Let's address those things one at a time. People *might* think you are silly, or over-ambitious, or crazy. That's on them. The point of a strategic plan is to figure out a way to get to your Big Scary in due time. You aren't saying you are going to be a millionaire tomorrow. You are saying you're gonna work hard toward a multi-million dollar valuation of your company. (Or whatever your particular target is.) I'm not encouraging you to just shout out some crazy big target in order to do it. I'm encouraging you to think BIG and then figure out how you are going to get there.

So what if your Big Scary doesn't come true? Maybe you'll pivot to a different target.

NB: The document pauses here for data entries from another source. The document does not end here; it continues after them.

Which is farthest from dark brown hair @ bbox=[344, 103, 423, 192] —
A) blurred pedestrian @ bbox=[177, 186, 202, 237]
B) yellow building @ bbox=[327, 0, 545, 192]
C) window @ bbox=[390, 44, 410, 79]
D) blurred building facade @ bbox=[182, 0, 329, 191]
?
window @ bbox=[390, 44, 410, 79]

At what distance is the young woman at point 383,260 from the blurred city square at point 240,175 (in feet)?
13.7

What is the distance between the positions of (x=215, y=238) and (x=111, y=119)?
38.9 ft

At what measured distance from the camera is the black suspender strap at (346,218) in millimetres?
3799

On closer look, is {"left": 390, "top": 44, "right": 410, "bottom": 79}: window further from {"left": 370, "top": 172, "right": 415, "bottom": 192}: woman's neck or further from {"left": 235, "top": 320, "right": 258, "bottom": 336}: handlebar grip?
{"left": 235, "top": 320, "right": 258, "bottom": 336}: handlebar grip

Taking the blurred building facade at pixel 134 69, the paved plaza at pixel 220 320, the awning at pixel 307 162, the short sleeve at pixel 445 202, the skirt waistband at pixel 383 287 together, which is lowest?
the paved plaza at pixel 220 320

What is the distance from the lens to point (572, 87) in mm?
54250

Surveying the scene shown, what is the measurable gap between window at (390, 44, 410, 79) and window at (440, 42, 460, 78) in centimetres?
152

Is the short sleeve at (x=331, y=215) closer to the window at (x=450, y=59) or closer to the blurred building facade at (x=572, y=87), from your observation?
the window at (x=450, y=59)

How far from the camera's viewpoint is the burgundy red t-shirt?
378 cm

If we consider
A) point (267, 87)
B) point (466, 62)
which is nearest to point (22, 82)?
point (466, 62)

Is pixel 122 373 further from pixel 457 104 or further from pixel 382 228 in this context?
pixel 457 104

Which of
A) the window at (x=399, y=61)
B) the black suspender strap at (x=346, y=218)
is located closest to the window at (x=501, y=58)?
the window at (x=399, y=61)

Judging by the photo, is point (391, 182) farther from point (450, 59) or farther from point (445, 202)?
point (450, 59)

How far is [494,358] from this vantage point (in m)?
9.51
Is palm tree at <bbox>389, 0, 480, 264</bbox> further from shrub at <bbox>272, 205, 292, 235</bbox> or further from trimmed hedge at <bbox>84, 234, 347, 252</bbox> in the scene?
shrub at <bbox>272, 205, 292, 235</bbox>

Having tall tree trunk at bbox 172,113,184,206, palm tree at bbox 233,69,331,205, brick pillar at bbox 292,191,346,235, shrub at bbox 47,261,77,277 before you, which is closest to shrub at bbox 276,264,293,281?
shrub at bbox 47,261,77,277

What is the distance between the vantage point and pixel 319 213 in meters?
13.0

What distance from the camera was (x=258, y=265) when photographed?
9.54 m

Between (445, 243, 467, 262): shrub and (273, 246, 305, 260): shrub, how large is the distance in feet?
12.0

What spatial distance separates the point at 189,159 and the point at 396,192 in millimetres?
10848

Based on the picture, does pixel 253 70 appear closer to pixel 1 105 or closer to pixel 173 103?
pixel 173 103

Maybe you'll decide that Big Scary wasn't as important to you after all. (I had a client who, for YEARS, said he wanted a billion-dollar company, and after a loooooooong time of slogging along making moves focused solely on that, decided what he really wanted was a very profitable, stable company that provided him with a great income. No shame in that switch.) And maybe you'll miss your Big Scary but still end up someplace amazing. I hate that saying about "shooting for the moon and landing in the stars" because it doesn't make any astronomical sense, but I can certainly buy into the sentiment. Aim high. Shoot for the moon. See what happens.

And yes, if you fail to hit your Big Scary, people will say "I told you so." So what? Did they do it? Did they help you work toward your target, or just stand by and wait for the failure? And do you really care about the opinion of someone who would lord a perceived failure over someone else? Get those people out of your life—they are toxic and aren't going to help you get where you want to go. (And if you are related to those people, just reduce contact and keep the conversations with them about the weather or their kids or whatever. Don't invite them into your inner circle. Trust me, it works like a charm.)

At the end of the day, you didn't start a business because you were afraid of risk, or timid, or scared of what might happen. You started a business because you are a crazy bold visionary who has big dreams and the determination to make them happen. Don't let anyone cast a shadow on that. Declare your Big Scary and then get to work. You got this.